Short problem
Could you transcribe every record below exactly as written, leaving out any pictures?

Entries
--- Start ---

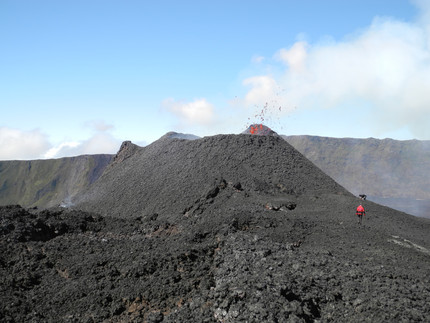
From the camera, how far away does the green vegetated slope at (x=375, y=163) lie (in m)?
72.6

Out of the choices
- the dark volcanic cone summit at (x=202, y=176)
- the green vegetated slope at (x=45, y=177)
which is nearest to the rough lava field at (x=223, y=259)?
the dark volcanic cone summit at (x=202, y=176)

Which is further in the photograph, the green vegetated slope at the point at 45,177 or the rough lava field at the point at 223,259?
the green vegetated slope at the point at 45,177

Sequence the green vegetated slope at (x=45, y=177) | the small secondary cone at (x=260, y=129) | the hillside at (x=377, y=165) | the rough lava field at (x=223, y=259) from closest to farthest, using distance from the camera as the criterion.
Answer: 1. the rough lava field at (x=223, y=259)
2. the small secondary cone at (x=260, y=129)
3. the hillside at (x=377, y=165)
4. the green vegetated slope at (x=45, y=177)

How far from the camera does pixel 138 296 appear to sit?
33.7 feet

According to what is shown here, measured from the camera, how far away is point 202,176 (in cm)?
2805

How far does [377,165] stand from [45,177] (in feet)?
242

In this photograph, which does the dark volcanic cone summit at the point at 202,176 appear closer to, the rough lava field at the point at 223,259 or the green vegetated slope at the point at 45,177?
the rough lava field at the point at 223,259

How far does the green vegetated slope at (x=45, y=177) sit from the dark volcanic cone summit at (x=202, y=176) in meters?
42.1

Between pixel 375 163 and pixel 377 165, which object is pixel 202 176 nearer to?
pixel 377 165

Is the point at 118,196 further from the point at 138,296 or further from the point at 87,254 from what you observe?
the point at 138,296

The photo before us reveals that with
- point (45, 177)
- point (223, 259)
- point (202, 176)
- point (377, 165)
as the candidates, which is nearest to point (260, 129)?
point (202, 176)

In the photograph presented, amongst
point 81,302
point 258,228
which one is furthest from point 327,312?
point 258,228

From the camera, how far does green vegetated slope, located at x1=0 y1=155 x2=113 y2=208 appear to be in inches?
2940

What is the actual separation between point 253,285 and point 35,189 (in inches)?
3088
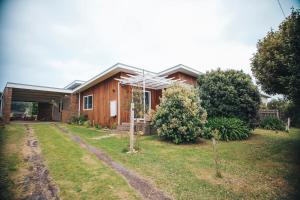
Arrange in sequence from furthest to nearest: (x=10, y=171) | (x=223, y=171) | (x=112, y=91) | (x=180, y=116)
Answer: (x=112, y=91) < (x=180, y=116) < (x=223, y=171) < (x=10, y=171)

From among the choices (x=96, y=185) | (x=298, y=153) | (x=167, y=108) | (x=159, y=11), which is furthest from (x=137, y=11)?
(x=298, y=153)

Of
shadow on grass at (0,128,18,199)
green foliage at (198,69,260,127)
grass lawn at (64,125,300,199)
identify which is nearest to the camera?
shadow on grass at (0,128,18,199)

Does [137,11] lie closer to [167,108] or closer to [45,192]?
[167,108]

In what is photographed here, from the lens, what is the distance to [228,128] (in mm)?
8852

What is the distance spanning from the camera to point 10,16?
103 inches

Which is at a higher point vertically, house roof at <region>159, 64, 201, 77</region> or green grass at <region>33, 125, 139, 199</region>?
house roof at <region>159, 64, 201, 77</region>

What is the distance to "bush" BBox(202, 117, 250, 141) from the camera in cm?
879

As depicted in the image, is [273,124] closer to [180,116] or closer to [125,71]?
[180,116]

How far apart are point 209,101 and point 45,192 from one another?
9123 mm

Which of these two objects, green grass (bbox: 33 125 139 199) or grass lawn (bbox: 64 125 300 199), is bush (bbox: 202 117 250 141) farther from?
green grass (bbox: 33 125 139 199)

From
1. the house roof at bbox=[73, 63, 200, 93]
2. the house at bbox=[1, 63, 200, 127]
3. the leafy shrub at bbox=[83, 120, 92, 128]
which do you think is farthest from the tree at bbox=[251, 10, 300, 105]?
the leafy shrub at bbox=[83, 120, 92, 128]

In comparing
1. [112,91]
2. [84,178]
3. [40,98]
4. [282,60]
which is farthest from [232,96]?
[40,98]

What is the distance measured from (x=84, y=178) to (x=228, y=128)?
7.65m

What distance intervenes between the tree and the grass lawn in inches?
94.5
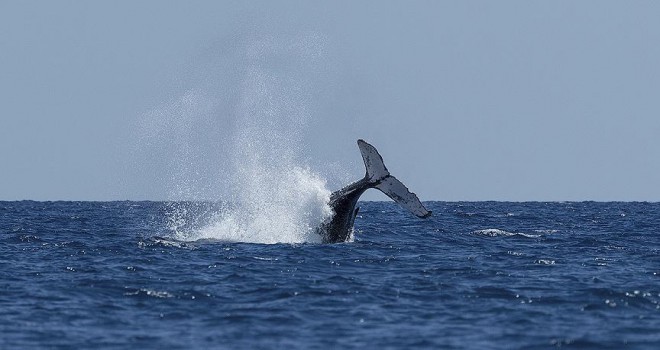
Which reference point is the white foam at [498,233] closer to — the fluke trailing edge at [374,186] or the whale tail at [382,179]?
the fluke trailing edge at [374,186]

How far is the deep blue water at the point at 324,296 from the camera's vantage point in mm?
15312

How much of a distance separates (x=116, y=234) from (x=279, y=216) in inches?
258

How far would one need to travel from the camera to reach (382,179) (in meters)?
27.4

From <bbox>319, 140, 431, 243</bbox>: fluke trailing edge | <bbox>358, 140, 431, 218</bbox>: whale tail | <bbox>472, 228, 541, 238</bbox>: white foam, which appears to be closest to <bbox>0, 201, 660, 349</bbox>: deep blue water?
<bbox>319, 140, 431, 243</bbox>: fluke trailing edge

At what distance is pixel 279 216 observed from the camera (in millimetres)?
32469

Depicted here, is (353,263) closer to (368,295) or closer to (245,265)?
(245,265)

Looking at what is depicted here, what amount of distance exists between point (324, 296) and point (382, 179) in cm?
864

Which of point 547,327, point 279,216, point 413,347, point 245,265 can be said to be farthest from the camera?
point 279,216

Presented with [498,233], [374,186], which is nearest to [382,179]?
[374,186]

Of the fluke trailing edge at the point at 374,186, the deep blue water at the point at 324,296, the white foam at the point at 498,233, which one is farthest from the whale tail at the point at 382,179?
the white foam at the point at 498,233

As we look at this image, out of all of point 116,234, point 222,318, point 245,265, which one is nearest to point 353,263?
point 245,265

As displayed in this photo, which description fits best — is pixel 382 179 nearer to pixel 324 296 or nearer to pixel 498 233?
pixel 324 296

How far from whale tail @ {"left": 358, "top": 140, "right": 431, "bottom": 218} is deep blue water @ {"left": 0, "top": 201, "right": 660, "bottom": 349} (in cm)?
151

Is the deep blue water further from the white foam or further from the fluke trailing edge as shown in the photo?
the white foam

--- End ---

Task solution
From the camera, how far away does the green vegetated slope at (x=375, y=163) lie (in m)?
72.6

Out of the choices
- the dark volcanic cone summit at (x=202, y=176)
- the green vegetated slope at (x=45, y=177)
which is nearest to the rough lava field at (x=223, y=259)?
the dark volcanic cone summit at (x=202, y=176)

Which is further in the photograph, the green vegetated slope at the point at 45,177 or the rough lava field at the point at 223,259?
the green vegetated slope at the point at 45,177

Sequence the green vegetated slope at (x=45, y=177) | the small secondary cone at (x=260, y=129) | the hillside at (x=377, y=165) | the rough lava field at (x=223, y=259) from closest to farthest, using distance from the camera as the criterion.
Answer: 1. the rough lava field at (x=223, y=259)
2. the small secondary cone at (x=260, y=129)
3. the hillside at (x=377, y=165)
4. the green vegetated slope at (x=45, y=177)

How far from the camera does pixel 138 296 appear to sit?
33.7 feet

According to what is shown here, measured from the camera, how far away is point 202,176 (in cm)?
2805

How far does [377,165] stand from [45,177] (in feet)?
242

In this photograph, which does the dark volcanic cone summit at the point at 202,176 appear closer to, the rough lava field at the point at 223,259 or the green vegetated slope at the point at 45,177?
the rough lava field at the point at 223,259

How far does the green vegetated slope at (x=45, y=177) sit from the dark volcanic cone summit at (x=202, y=176) in meters?
42.1

Between pixel 375 163 and pixel 377 165, which object is pixel 202 176 nearer to?
pixel 377 165

Is the point at 118,196 further from the point at 138,296 or further from the point at 87,254 from what you observe?
the point at 138,296

The photo before us reveals that with
- point (45, 177)
- point (223, 259)
- point (202, 176)
- point (377, 165)
as the candidates, which is nearest to point (260, 129)?
point (202, 176)

In the photograph presented, amongst
point 81,302
point 258,228
which one is furthest from point 327,312?
point 258,228

From the camera, how far does green vegetated slope, located at x1=0 y1=155 x2=113 y2=208 appear to be in inches?
2940

What is the actual separation between point 253,285 and point 35,189 (in inches)?
3088
Arrange in sequence from furthest to nearest: (x=10, y=171) | (x=223, y=171) | (x=112, y=91) | (x=180, y=116)
Answer: (x=112, y=91) < (x=180, y=116) < (x=223, y=171) < (x=10, y=171)

From among the choices (x=96, y=185) | (x=298, y=153) | (x=167, y=108) | (x=159, y=11), which is furthest from (x=137, y=11)?
(x=298, y=153)

Of
shadow on grass at (0,128,18,199)
green foliage at (198,69,260,127)
grass lawn at (64,125,300,199)
identify which is nearest to the camera?
shadow on grass at (0,128,18,199)

Does [137,11] lie closer to [167,108] or closer to [45,192]?
[167,108]

In what is photographed here, from the lens, what is the distance to [228,128] (in mm)?
8852

What is the distance spanning from the camera to point 10,16?
103 inches

Which is at a higher point vertically, house roof at <region>159, 64, 201, 77</region> or green grass at <region>33, 125, 139, 199</region>?
house roof at <region>159, 64, 201, 77</region>

What is the distance to "bush" BBox(202, 117, 250, 141) from the camera in cm?
879

As depicted in the image, is [273,124] closer to [180,116] or closer to [125,71]?
[180,116]

How far apart are point 209,101 and point 45,192 from one another?
9123 mm

Which of these two objects, green grass (bbox: 33 125 139 199) or grass lawn (bbox: 64 125 300 199), is bush (bbox: 202 117 250 141) farther from?
green grass (bbox: 33 125 139 199)

From
1. the house roof at bbox=[73, 63, 200, 93]
2. the house at bbox=[1, 63, 200, 127]
3. the leafy shrub at bbox=[83, 120, 92, 128]
which do you think is farthest from the tree at bbox=[251, 10, 300, 105]?
the leafy shrub at bbox=[83, 120, 92, 128]

In comparing
1. [112,91]
2. [84,178]
3. [40,98]
4. [282,60]
which is farthest from [232,96]?
[40,98]

What is the distance measured from (x=84, y=178) to (x=228, y=128)?
7.65m

What distance intervenes between the tree and the grass lawn in inches?
94.5
Which reference point is the white foam at [498,233] closer to — the fluke trailing edge at [374,186] or the whale tail at [382,179]?
the fluke trailing edge at [374,186]

How far is the deep blue water at the point at 324,296 from the camera's vantage point in mm?
15312

How much of a distance separates (x=116, y=234) from (x=279, y=216) in inches?
258

How far would one need to travel from the camera to reach (382,179) (in meters)?
27.4

From <bbox>319, 140, 431, 243</bbox>: fluke trailing edge | <bbox>358, 140, 431, 218</bbox>: whale tail | <bbox>472, 228, 541, 238</bbox>: white foam, which appears to be closest to <bbox>0, 201, 660, 349</bbox>: deep blue water?
<bbox>319, 140, 431, 243</bbox>: fluke trailing edge

At what distance is pixel 279 216 observed from the camera (in millimetres)?
32469

Depicted here, is (353,263) closer to (368,295) or closer to (245,265)?
(245,265)

Looking at what is depicted here, what amount of distance exists between point (324, 296) and point (382, 179) in cm?
864

Which of point 547,327, point 279,216, point 413,347, point 245,265 can be said to be farthest from the camera?
point 279,216

Presented with [498,233], [374,186], which is nearest to [382,179]?
[374,186]

Of the fluke trailing edge at the point at 374,186, the deep blue water at the point at 324,296, the white foam at the point at 498,233, which one is farthest from the whale tail at the point at 382,179?
the white foam at the point at 498,233

As we look at this image, out of all of point 116,234, point 222,318, point 245,265, which one is nearest to point 353,263?
point 245,265

As displayed in this photo, which description fits best — is pixel 382 179 nearer to pixel 324 296 or nearer to pixel 498 233?
pixel 324 296

How far from whale tail @ {"left": 358, "top": 140, "right": 431, "bottom": 218} is deep blue water @ {"left": 0, "top": 201, "right": 660, "bottom": 349} (in cm)?
151

Is the deep blue water further from the white foam or further from the fluke trailing edge as shown in the photo?
the white foam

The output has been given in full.